BBC erases Gaza Strip Salafist-Jihadists from its map

An article by the BBC’s security correspondent Frank Gardner, which appeared in the ‘Features & Analysis’ section of the BBC News website’s Middle East page on June 19th under the title “Jihadist groups around the world“, opens with an assertion which perhaps reveals more about the ‘accepted wisdom’ prevalent in the corridors of the BBC than anything else.GJ art Gardner

“A large number of al-Qaeda’s leaders and commanders have been captured or killed over the last decade, many by controversial air strikes by unmanned aerial drones. […]

But the world’s counter-terrorism officials have little cause to celebrate.

Rather than eliminating al-Qaeda, they have caused it to atomise and disperse, morphing into several different organisations around the Middle East, Africa and Asia, with large numbers of jihadist sympathisers in Europe.” [emphasis added]

The article also informs readers of factors the author considers to be “sustaining the global jihadist phenomenon”, including “local, national and regional grievances”. Under the sub-heading “Bad governance” the author proposes that:

“This is really one of the prime drivers towards extremism.
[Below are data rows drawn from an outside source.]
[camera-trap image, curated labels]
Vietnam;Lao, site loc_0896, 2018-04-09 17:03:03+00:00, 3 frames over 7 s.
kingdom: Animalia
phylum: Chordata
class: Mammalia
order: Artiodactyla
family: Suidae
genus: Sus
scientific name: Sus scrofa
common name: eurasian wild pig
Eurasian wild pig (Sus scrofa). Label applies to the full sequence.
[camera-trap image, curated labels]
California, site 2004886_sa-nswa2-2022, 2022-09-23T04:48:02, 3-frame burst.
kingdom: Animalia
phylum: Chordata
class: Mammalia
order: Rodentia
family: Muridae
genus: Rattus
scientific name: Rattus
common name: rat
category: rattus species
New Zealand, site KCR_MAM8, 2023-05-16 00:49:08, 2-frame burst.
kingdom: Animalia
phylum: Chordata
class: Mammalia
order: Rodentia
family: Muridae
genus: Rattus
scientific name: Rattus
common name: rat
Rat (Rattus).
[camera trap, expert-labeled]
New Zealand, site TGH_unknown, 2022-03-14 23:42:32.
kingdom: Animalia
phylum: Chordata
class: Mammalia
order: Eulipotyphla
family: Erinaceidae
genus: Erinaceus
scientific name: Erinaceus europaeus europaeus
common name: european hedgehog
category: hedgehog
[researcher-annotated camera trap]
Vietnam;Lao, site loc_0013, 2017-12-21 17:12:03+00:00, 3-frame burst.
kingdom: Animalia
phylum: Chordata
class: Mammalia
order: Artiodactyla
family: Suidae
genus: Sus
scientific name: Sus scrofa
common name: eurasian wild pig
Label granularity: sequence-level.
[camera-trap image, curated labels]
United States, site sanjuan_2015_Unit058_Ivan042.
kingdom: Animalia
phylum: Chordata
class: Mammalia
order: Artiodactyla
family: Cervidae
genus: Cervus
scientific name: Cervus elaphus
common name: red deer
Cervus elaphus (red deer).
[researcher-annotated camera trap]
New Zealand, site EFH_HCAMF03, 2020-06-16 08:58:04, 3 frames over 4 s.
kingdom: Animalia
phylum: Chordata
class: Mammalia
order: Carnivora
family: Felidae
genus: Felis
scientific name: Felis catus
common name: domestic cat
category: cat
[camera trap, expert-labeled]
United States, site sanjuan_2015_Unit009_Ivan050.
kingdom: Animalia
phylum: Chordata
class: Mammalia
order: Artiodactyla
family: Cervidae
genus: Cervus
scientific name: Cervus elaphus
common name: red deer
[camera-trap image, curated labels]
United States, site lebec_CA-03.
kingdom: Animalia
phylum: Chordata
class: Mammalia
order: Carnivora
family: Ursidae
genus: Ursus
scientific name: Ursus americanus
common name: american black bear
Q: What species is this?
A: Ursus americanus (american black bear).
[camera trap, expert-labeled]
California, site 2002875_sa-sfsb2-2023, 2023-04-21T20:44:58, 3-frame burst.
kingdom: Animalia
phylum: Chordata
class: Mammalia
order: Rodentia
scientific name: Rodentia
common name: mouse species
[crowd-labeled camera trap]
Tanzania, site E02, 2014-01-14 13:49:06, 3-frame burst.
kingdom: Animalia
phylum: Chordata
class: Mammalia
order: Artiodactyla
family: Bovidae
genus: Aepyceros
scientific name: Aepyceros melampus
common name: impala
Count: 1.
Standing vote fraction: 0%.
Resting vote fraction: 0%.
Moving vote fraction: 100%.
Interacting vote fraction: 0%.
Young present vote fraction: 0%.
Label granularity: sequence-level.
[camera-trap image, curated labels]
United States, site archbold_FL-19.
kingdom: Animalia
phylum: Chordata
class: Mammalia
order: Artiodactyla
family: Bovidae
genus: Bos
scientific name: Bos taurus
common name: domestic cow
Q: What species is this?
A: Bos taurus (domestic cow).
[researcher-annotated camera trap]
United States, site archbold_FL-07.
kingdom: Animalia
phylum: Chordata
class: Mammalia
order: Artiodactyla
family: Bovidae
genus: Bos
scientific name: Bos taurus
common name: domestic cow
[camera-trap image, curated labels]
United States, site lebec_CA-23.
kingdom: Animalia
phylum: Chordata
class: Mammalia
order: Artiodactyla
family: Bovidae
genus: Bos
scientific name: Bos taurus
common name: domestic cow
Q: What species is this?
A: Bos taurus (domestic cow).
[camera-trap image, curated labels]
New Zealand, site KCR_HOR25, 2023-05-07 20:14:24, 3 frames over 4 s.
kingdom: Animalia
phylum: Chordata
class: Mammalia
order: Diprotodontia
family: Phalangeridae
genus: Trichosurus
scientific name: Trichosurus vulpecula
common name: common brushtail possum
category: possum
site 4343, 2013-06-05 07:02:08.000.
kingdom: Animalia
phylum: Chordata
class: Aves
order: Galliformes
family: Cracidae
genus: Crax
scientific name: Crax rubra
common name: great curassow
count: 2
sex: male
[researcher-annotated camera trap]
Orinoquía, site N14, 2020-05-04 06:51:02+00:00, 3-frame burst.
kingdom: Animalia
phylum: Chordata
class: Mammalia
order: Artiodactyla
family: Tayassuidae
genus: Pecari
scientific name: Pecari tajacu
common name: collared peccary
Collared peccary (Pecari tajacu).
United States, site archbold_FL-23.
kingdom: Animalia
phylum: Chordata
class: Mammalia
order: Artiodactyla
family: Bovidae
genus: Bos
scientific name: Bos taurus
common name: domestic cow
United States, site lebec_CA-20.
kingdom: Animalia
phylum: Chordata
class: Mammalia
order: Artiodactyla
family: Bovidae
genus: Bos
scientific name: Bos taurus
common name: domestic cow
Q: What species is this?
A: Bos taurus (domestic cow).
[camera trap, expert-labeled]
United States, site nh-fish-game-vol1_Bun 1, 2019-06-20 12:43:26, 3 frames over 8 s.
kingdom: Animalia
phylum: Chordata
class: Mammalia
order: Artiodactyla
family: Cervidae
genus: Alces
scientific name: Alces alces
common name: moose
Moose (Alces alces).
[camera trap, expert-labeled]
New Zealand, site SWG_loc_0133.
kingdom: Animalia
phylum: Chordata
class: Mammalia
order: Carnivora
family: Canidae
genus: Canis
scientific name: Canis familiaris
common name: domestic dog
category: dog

In Muslim-majority countries where national governments and their security forces are viewed as corrupt, predatory and abusive, it is easy for jihadist recruiters to find volunteers.

When those governments are perceived as having a cosy, supportive relationship with the US and the West, it becomes even easier for al-Qaeda’s followers to recruit.”

He also asserts that:

“Many recruits to global jihadism are prompted by a sense that their religion has been discriminated against, oppressed or insulted.”

Last but not least, readers are encouraged to view the Global Jihad phenomenon in terms of “personal issues”.

“Many of the most fanatical adherents of al-Qaeda’s violent West-hating worldview are young men looking for a role, a purpose, in life.

Some European jihadists are converts or have had troubled adolescences, getting into trouble with the police.

Spells in prison often leave them more radicalised than when they went in. Nearly all have a highly negative view of government authority.”

The connections between the Global Jihad phenomenon and the age-old Sunni-Shia conflict do not get a mention in this article and its underlying incentive – the drive to impose a specific supremacist religious-political ideology – is ignored, as is its imperialist objective of re-establishing a Caliphate.  

The article includes a map of locations of “main Jihadist groups”.

map GJ art

Notably, despite the BBC’s own experiences with one such group when its correspondent there was kidnapped in 2007, the Gaza Strip does not appear on this map as a location of Global Jihad activity, even though a number of groups operate in and from that territory, as has been occasionally reported by the BBC in the past.